Hafif v. Caledonian-American Insurance Co. of NY
Decision Date | 25 January 1955 |
Citation | 127 F. Supp. 639 |
Parties | Isaac HAFIF, Plaintiff, v. CALEDONIAN-AMERICAN INSURANCE COMPANY OF NEW YORK, The Commonwealth Insurance Company of New York, American Equitable Assurance Company of New York, Fire Association of Philadelphia, Atlas Assurance Company, Limited, and The Yorkshire Insurance Company, Defendants. |
Court | U.S. District Court — Southern District of New York |
Ferris, Adams & Creidy, New York City, for plaintiff.
Macpeak, Abrams & Bleich, New York City, for all defendants except Commonwealth Ins. Co. of New York.
Lowenstein, Pitcher, Amann & Parr, New York City, for defendant, Commonwealth Ins. Co. of New York.
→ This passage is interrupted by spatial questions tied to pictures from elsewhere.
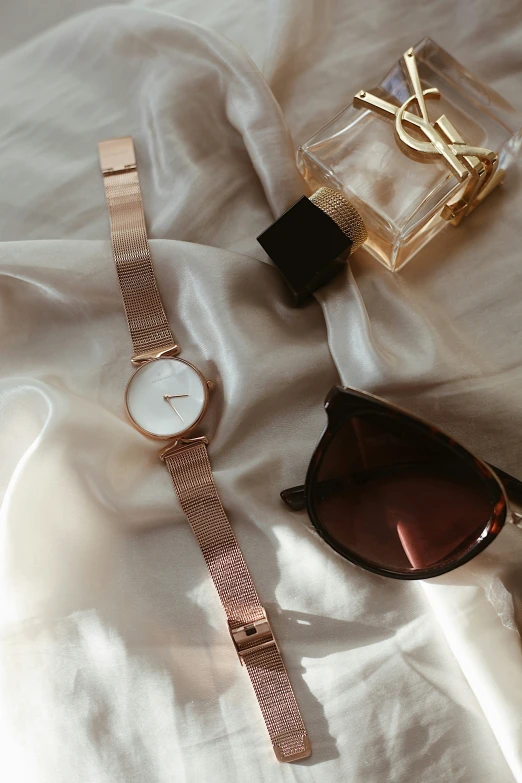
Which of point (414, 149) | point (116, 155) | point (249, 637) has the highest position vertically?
point (414, 149)

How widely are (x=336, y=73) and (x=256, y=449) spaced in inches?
17.6

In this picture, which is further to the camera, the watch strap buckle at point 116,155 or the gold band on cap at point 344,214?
the watch strap buckle at point 116,155

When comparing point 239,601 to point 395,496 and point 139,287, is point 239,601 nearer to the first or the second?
point 395,496

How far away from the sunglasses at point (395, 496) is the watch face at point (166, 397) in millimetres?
130

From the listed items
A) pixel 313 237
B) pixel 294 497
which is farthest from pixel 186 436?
pixel 313 237

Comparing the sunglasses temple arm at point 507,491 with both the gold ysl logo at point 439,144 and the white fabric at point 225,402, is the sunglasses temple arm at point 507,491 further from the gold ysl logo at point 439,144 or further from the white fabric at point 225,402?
the gold ysl logo at point 439,144

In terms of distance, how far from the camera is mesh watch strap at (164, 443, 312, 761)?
0.58 meters

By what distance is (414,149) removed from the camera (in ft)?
2.12

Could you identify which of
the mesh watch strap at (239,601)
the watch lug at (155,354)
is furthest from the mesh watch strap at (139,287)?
the mesh watch strap at (239,601)

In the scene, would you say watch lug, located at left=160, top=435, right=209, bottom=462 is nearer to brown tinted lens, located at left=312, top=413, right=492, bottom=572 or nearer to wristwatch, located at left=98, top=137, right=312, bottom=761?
wristwatch, located at left=98, top=137, right=312, bottom=761

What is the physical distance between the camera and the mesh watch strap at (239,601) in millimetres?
576

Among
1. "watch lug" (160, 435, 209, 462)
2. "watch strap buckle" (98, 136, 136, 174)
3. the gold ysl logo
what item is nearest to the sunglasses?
"watch lug" (160, 435, 209, 462)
Petitioner, a citizen of New York, commenced this suit in the state Supreme Court against six insurance companies seeking recovery from each of them of its proportionate share of a fire loss sustained by plaintiff. The complaint alleges that each of the six defendants issued a policy of fire insurance covering certain property in St. Louis; that the insured property was damaged or destroyed by fire; and that the defendants duly signed a non-waiver agreement in which it was agreed and determined that the loss and damage sustained by the plaintiff as a result of said fire amounted to the sum of $54,121.36. Judgment is demanded against each of the defendants of that proportion of the agreed total loss that the amount of the policy issued by each defendant respectively bears to the total amount of insurance. Two of the defendants, foreign corporations,1 filed a petition for removal pursuant to Section 1441(c) of Title 28 U.S.C.2 in which the remaining defendants, all New York corporations, joined.
Petitioner, relying principally upon American Fire & Cas. Co. v. Finn, 341 U.S. 6, 71 S.Ct. 534, 95 L.Ed. 702, now moves for remand contending that, within the meaning of Section 1441(c), his claims against the two foreign defendants are not "separate and independent" from his claims against the others.
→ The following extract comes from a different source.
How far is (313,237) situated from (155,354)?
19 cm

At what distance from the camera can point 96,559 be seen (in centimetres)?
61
In the Finn case a resident of Texas sued in the state Court a resident of that state and two non-resident insurance companies. In the first portion of the complaint facts were stated that made one of the two non-resident defendants liable. The next portion thereof stated in the alternative an obligation by the other non-resident to pay the same loss. The last portion of the complaint, alternative to both the preceding, alleged that the resident defendant and the two nonresident insurance companies were jointly and severally liable for the loss. The defendants removed under Sec. 1441(c) and, since universal diversity was lacking, the issue was presented whether the claim against the local defendant was "separate and independent" from the claims against the non-residents. Because the facts in each portion of the complaint involved the resident defendant and the alleged damages arose out of a single incident, the Court held that the claim against him was not "separate and independent".
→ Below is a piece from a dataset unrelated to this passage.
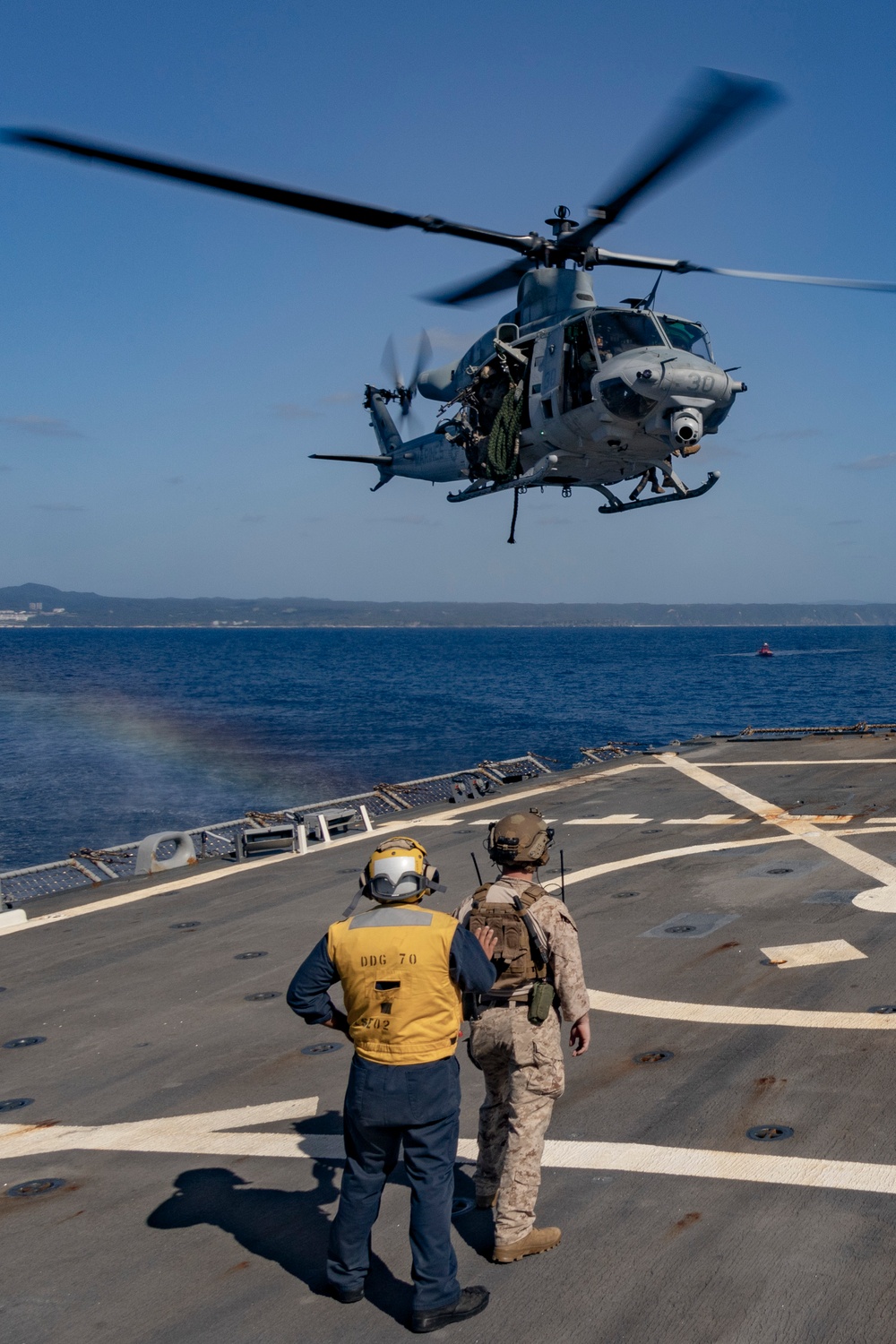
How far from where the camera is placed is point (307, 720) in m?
77.8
Clearly the facts in the instant case do not parallel the fact situation in the Finn case. We find no intertwining of defendants in any of the causes of action. The alleged liability of each defendant is pleaded to be several and not in the alternative. The agreement of each defendant to pay plaintiff upon the happening of the same contingency does not alter the independent nature of the cause of action founded upon each such agreement. Necessarily a common issue is present, otherwise the claims could not have been properly joined.